At the time, Pakistan’s powerful Inter-Services Intelligence (ISI) agency was backing the Taliban after they swept into power in Afghanistan in 1994, something Gen Musharraf was later reported to have supported.
Then, after leading the Kargil infiltration that prompted the India and Pakistan war in 1999, he responded to Mr Sharif’s attempt to sack him by ordering the army to seize power, which in time led to him taking over Pakistan as president in 2001.
His presidency oversaw rapid economic growth, and he won plaudits around the world for his reformist efforts, pushing through legislation to protect the rights of women and allowing private news channels to operate for the first time.
He also pushed for social liberalism throughout his presidency, as well as economic liberalisation, and also banned trade unions and during his presidency survived two assassination attempts.
Friendly US relations
Most notably, Gen Musharraf built friendly relations with the US and became one of Washington’s most important allies.
His penchant for cigars and imported whisky, along with his encouraging Muslims to adopt a lifestyle of “enlightened moderation”, increased his appeal in the West in the aftermath of the 9/11 attacks in the US, despite having ousted an elected leader.
He continued to back the US, allowing its forces to operate armed drones from secret bases on Pakistani soil and ordering domestic troops into the country’s lawless tribal areas along the Afghanistan frontier for the first time in Pakistan’s history.
But it was his heavy-handed use of the military to quell dissent, along with his ongoing support for the US in its fight against al Qaeda and the Afghan Taliban, that ultimately led to his downfall.

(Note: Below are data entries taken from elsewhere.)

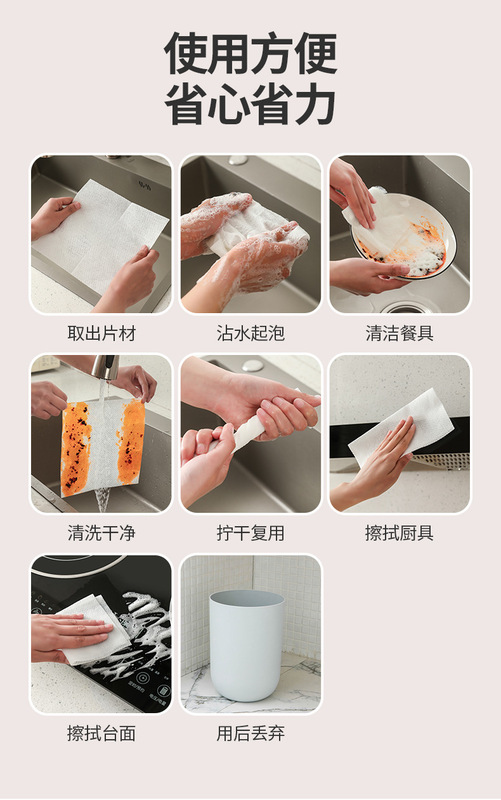 使用方便
省心省力

取出片材

沾水起泡

清洁餐具

清洗干净

拧干复用

擦拭厨具

擦拭台面

用后丢弃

US forces’ pursuit of militants in Afghanistan saw fighters flee over the border into Pakistan, after which they regrouped and together with local extremist groups, including the Pakistani Taliban, began a years-long insurgency.
In 2011, it emerged the leader of al Qaeda, Osama Bin Laden, had been living in the Pakistani military city of Abbottabad for years before he was killed in a US operation.
Gen Musharraf later claimed credit for saving Pakistan from American wrath, writing in a 2006 memoir that the country had been warned it needed to be “prepared to be bombed back to the Stone Age” if it did not ally itself with Washington.
The later years of his presidency were overshadowed by his increasingly authoritarian rule, including ordering troops to storm a mosque in Islamabad to kill more than 100 students who had called for the imposition of Sharia law.
Gen Musharraf remained the Army Chief until retiring in 2007 and was president of Pakistan until 2008.
After his party lost the country’s first democratic elections in 11 years in 2008 and he faced impeachment, he resigned as president and fled to London.
Gen Musharraf returned to Pakistan in 2013 to run for a seat in parliament but was immediately disqualified, and by 2016 he was allowed to leave for Dubai.
In 2019, he was sentenced to death in absentia for the 2007 imposition of emergency rule, but the verdict was later
overturned.
His family announced in June he was suffering from amyloidosis, an incurable condition that sees proteins build up in the body’s organs, forcing him to stay in hospital.